It has been known for some time that plants protect themselves from soils with high levels of salinity by rerouting their roots to avoid local high salt concentrations. In a recent review and video abstract published in the journal Trends in Plant Science, UvA researchers Christa Testerink and Magdalena Julkowska summarise the current body of knowledge on the effects of salt stress on plants on various time scales and in various organs.
Plants are flexible organisms. They have the potential to adjust their shape depending on the conditions to which they are exposed. This has helped plants to colonise almost every corner of the globe. But just like humans, plants and crops cannot survive on salt water. Rising sea levels and irrigation cause an increase in the salinisation of soils, making high salinity one of the major abiotic factors threatening food security across the globe. Exposure to salt stress activates many signaling pathways, which in tolerant plants leads to acclimation.
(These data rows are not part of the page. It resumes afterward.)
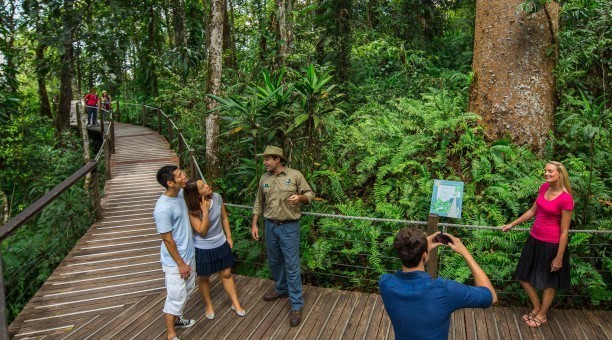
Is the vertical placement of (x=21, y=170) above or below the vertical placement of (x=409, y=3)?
below

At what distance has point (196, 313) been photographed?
171 inches

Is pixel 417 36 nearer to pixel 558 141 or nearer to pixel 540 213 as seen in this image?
pixel 558 141

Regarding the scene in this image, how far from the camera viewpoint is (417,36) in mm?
11094

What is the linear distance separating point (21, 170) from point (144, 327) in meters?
11.7

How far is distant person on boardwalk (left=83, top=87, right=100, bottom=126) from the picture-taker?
51.5 feet

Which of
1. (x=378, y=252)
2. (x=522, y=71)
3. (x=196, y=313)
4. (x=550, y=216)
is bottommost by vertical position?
(x=196, y=313)

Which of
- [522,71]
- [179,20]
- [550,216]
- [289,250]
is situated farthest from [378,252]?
[179,20]

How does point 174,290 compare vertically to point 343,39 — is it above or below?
below

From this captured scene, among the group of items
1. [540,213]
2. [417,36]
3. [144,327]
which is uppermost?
[417,36]

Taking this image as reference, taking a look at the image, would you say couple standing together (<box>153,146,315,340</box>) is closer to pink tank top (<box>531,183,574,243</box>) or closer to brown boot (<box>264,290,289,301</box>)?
brown boot (<box>264,290,289,301</box>)

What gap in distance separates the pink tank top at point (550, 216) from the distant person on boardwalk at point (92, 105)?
1596 cm

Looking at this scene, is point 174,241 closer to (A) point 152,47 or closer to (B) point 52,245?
(B) point 52,245

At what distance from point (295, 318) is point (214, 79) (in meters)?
4.21

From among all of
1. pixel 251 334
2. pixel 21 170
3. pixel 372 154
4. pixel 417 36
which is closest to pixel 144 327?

The immediate effects of salt stress
In their review, the authors integrate the state of knowledge on those early signaling responses, taking place seconds to minutes, with the growth of different organs occurring hours to days. According to the authors, plants exposed to salt stress cease to grow immediately. At this stage, salt enters the cells through non-specific ion channels in the membrane, which then triggers a series of events within the cells that lead to production of stress hormones and a reduction in cell division and cell growth. Although growth slightly recovers at a later stage as salt ions are pumped into vacuoles and storage tissues, it hardly every reaches control levels.
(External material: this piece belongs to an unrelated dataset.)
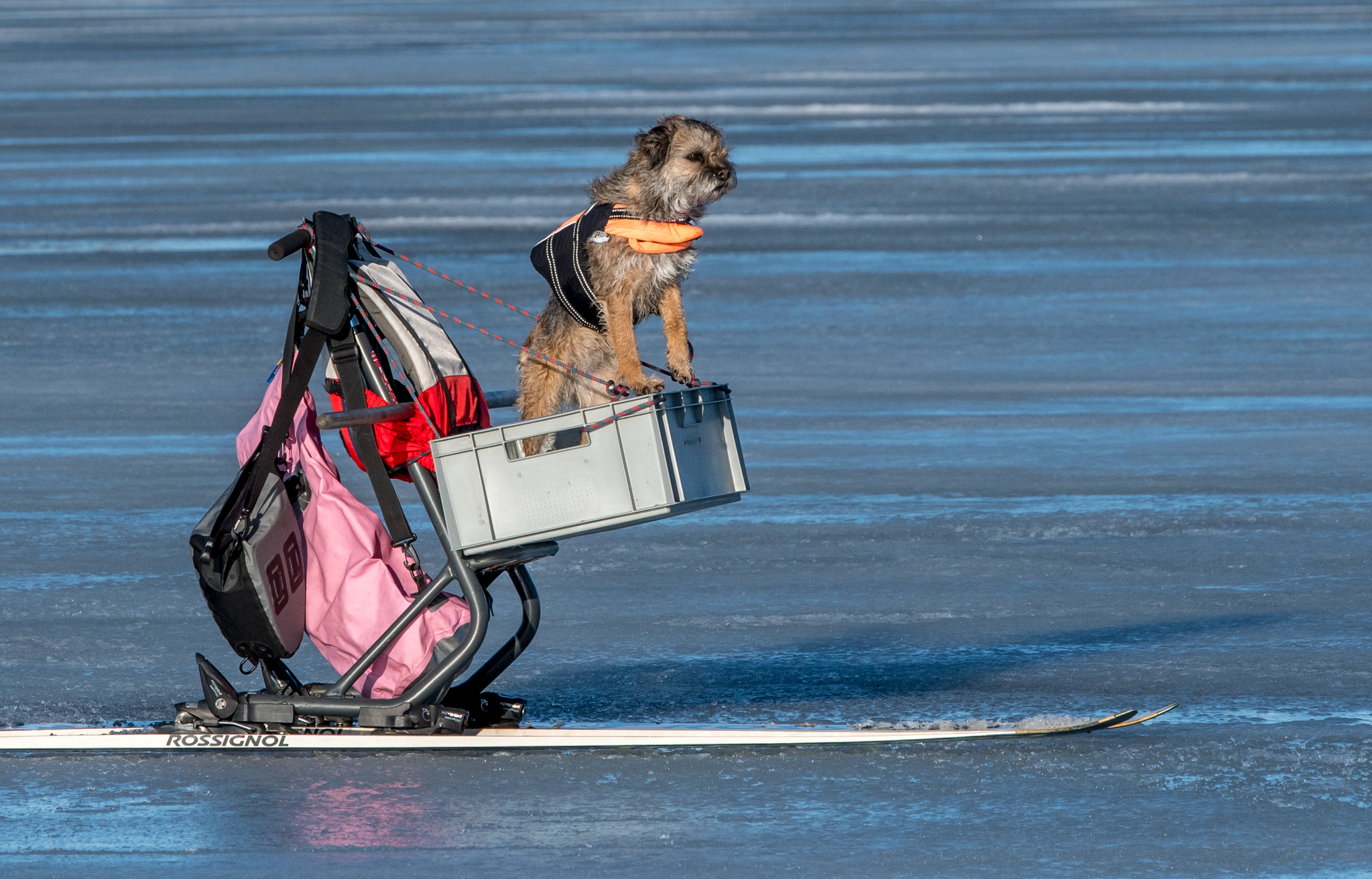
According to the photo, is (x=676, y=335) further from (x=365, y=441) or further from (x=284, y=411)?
(x=284, y=411)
An interesting phenomenon, the authors point out, is that the growth of individual plant organs is affected to different degrees by salt stress. When salt stress plants are compared to normal grown plants, they show a different architecture. A number of recent studies on this subject suggest that relative changes in growth morphology are indeed important contributors to salt tolerance. As such, the authors believe these changes provide new leads for breeding salt tolerant crops. Testerink: We want to understand how changes in root architecture can reduce salt absorption, so we can improve salt stress tolerance and, in the end, crop yield.’
Breeding new crops
Testerink, a plant physiologist at the UvA’s Swammerdam Institute for Life Sciences (SILS), was recently awarded a prestigious NWO grant from the Netherlands Organisation for Scientific Research. With this grant, Testerink and her team will continue their research into the effects of salt stress on root formation and search for possible ways to breed crops that are better able to resist higher levels of soil salinisation.
Publication details
Magdalena M. Julkowska, Christa Testerink. Tuning plant signaling and growth to survive salt. Trends in Plant Science (Volume 20, Issue 9, p586–594, September 2015).